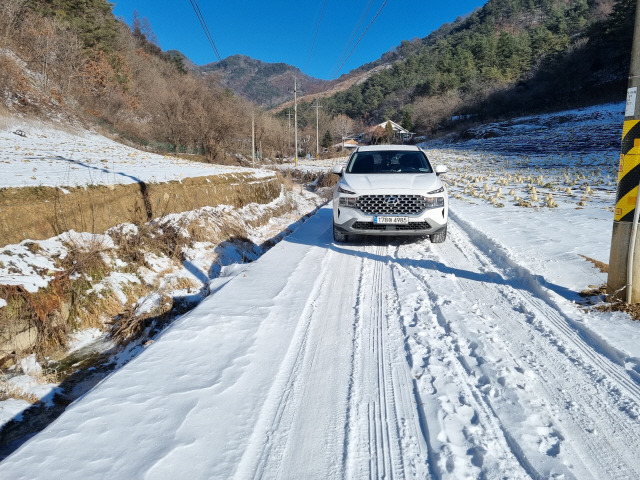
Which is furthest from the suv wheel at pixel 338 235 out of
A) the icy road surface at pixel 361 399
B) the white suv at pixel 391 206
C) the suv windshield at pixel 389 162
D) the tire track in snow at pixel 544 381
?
the icy road surface at pixel 361 399

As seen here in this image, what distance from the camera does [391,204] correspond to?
6336 millimetres

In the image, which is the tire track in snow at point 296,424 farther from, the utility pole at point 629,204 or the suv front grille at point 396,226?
the suv front grille at point 396,226

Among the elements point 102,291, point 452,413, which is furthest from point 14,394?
Answer: point 452,413

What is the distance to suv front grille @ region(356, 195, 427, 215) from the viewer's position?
20.8 ft

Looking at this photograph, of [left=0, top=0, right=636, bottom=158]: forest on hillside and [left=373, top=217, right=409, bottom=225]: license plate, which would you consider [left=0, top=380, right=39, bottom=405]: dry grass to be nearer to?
[left=373, top=217, right=409, bottom=225]: license plate

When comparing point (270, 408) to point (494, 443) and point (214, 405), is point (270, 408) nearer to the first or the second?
point (214, 405)

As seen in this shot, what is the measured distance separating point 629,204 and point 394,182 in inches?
133

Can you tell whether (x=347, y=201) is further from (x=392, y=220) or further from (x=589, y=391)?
(x=589, y=391)

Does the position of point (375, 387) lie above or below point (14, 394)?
above

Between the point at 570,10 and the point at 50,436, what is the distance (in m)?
118

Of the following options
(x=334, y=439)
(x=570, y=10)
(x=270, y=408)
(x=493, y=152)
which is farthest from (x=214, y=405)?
(x=570, y=10)

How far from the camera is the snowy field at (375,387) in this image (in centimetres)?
210

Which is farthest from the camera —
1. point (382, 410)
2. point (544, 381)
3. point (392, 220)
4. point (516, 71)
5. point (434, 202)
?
point (516, 71)

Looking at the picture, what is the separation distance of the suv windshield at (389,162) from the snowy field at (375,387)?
2711mm
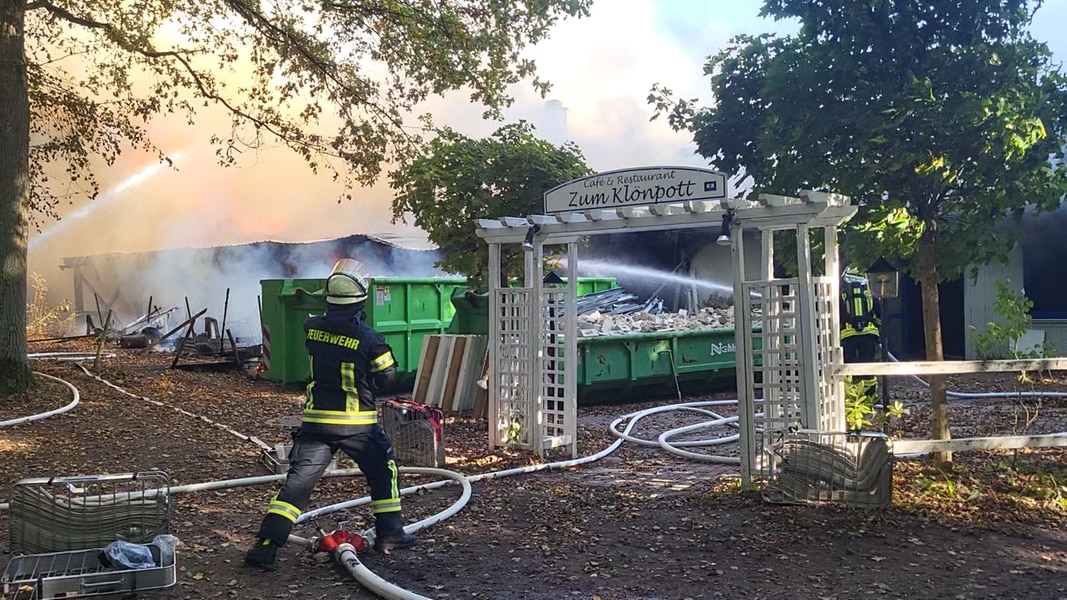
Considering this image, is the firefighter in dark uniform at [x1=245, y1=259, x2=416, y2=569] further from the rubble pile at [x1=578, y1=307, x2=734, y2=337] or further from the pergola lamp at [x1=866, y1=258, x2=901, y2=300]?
the rubble pile at [x1=578, y1=307, x2=734, y2=337]

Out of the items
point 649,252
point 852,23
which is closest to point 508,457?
point 852,23

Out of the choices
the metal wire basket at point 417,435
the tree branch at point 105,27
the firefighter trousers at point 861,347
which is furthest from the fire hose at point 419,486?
the tree branch at point 105,27

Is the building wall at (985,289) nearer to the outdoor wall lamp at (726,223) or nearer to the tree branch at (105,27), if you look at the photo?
the outdoor wall lamp at (726,223)

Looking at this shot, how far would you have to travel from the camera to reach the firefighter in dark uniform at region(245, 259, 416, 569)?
4.63m

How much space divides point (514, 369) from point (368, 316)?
443 centimetres

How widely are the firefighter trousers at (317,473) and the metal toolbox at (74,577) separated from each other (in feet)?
1.78

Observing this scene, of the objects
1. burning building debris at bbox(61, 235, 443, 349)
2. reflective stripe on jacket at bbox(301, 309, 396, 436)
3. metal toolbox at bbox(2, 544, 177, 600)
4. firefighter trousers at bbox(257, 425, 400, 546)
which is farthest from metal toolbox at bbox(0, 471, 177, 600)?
burning building debris at bbox(61, 235, 443, 349)

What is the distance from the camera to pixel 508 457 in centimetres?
739

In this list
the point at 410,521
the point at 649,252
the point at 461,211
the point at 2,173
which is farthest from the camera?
the point at 649,252

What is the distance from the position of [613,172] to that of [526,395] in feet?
7.00

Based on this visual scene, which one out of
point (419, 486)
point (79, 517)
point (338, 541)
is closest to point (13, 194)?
point (419, 486)

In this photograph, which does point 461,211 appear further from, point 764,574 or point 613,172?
point 764,574

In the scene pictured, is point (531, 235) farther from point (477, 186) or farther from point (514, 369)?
point (477, 186)

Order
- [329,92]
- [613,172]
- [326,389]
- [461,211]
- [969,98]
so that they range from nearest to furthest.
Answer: [326,389] < [969,98] < [613,172] < [461,211] < [329,92]
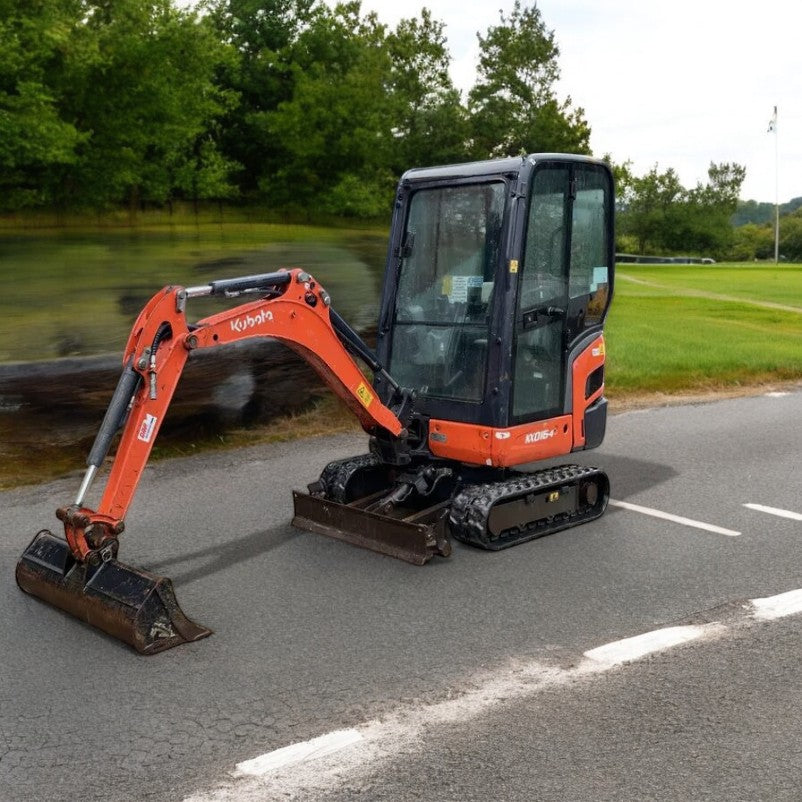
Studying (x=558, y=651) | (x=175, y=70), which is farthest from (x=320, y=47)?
(x=558, y=651)

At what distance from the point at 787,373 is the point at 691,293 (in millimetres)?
22620

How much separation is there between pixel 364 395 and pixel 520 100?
47440 millimetres

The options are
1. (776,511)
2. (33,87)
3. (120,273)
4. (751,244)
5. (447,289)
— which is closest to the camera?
(447,289)

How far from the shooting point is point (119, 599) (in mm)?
5770

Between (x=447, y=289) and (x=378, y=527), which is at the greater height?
(x=447, y=289)

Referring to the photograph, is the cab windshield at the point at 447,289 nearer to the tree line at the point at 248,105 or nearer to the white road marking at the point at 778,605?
the white road marking at the point at 778,605

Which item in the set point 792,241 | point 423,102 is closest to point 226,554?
point 423,102

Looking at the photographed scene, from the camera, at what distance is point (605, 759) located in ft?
14.7

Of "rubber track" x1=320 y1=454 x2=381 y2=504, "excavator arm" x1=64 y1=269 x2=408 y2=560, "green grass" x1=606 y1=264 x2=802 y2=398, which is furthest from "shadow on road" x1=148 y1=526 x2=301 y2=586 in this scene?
"green grass" x1=606 y1=264 x2=802 y2=398

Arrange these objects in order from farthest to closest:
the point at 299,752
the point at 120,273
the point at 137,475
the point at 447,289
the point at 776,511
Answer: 1. the point at 120,273
2. the point at 776,511
3. the point at 447,289
4. the point at 137,475
5. the point at 299,752

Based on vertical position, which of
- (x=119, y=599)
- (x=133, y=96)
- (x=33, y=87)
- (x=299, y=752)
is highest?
(x=133, y=96)

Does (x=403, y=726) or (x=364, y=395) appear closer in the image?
(x=403, y=726)

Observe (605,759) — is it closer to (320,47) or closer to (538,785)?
(538,785)

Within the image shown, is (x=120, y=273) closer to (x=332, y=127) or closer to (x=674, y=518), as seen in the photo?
(x=332, y=127)
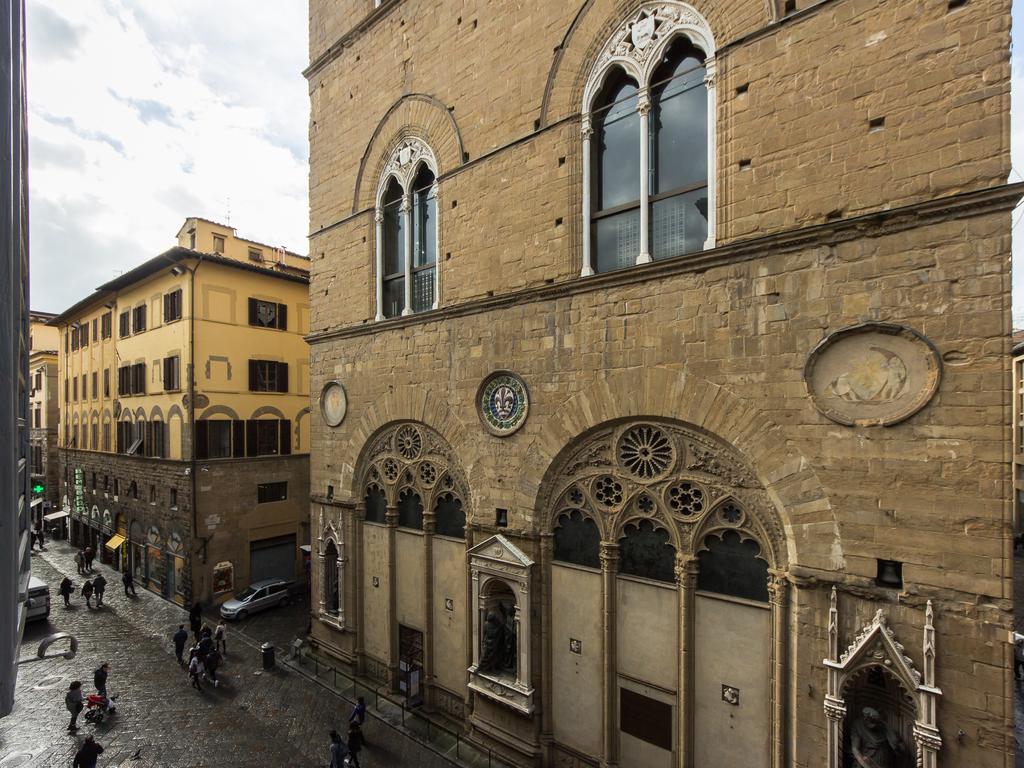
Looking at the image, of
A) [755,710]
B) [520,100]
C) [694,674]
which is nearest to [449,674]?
[694,674]

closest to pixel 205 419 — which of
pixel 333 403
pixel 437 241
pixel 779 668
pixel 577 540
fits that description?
pixel 333 403

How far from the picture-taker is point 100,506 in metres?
24.1

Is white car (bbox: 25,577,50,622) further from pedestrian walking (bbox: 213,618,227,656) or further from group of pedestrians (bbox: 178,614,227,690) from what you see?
pedestrian walking (bbox: 213,618,227,656)

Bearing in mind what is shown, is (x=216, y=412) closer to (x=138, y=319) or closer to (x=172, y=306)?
(x=172, y=306)

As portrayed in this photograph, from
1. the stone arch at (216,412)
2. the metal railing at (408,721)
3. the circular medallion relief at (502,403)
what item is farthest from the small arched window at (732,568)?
the stone arch at (216,412)

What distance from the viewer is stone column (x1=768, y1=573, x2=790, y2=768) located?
20.8 feet

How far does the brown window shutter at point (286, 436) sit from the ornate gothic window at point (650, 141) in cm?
1602

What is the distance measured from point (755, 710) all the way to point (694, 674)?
81 centimetres

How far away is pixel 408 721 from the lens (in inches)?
412

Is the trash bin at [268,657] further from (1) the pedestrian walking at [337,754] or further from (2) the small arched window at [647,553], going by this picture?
(2) the small arched window at [647,553]

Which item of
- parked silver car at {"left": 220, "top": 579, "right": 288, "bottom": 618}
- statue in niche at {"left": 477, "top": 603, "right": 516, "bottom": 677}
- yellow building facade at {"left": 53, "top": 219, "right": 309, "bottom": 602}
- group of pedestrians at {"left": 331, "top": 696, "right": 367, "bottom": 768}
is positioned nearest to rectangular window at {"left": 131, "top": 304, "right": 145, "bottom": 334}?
yellow building facade at {"left": 53, "top": 219, "right": 309, "bottom": 602}

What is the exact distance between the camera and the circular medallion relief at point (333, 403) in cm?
Result: 1255

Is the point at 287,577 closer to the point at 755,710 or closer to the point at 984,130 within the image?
the point at 755,710

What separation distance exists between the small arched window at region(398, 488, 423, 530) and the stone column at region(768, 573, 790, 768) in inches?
273
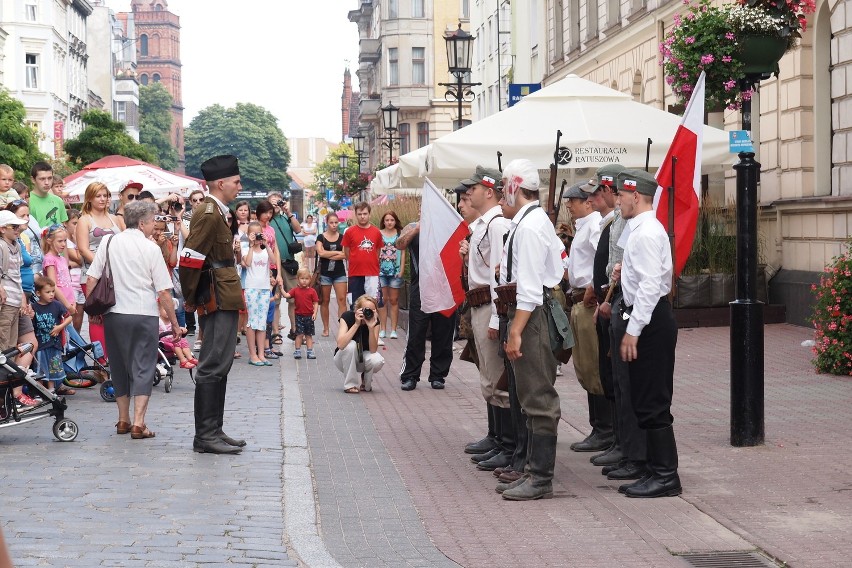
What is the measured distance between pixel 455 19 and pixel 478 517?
72.4 metres

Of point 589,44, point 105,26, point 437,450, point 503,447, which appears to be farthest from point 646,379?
point 105,26

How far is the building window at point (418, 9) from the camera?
77.6 metres

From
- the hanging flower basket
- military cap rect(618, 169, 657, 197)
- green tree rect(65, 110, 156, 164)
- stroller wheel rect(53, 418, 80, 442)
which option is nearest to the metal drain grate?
military cap rect(618, 169, 657, 197)

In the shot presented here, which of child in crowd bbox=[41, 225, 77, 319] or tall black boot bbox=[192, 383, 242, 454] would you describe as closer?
tall black boot bbox=[192, 383, 242, 454]

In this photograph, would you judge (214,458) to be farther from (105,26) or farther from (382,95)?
(105,26)

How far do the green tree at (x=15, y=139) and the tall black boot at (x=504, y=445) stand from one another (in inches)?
1533

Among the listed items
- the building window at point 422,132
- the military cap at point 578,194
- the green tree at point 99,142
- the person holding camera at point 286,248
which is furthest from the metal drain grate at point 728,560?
the building window at point 422,132

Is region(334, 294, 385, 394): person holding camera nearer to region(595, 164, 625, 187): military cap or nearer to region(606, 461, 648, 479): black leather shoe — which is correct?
region(595, 164, 625, 187): military cap

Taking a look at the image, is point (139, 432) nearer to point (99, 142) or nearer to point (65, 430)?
point (65, 430)

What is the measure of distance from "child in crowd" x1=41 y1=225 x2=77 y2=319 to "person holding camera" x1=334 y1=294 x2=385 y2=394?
8.77ft

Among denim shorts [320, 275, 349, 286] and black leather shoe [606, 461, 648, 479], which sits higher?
denim shorts [320, 275, 349, 286]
################
Can you rewrite the rows from the line with "Bearing in mind" to the line with "81 centimetres", substituting "wooden window shutter" for "brown window shutter" and leaving everything else unchanged?

_ANSWER TO THE PROBLEM_
Bearing in mind what is shown, is (x=216, y=412) closer to (x=138, y=319) or closer to (x=172, y=306)?
(x=172, y=306)

As portrayed in this photograph, from
1. the stone arch at (216,412)
2. the metal railing at (408,721)
3. the circular medallion relief at (502,403)
what item is farthest from the small arched window at (732,568)?
the stone arch at (216,412)

What distance from the viewer is stone column (x1=768, y1=573, x2=790, y2=768) located?
20.8 feet

How far does the wooden window shutter at point (286, 436) sit from the ornate gothic window at point (650, 141) in cm?
1602

What is the distance measured from point (755, 710) all the way to point (694, 674)?
81 centimetres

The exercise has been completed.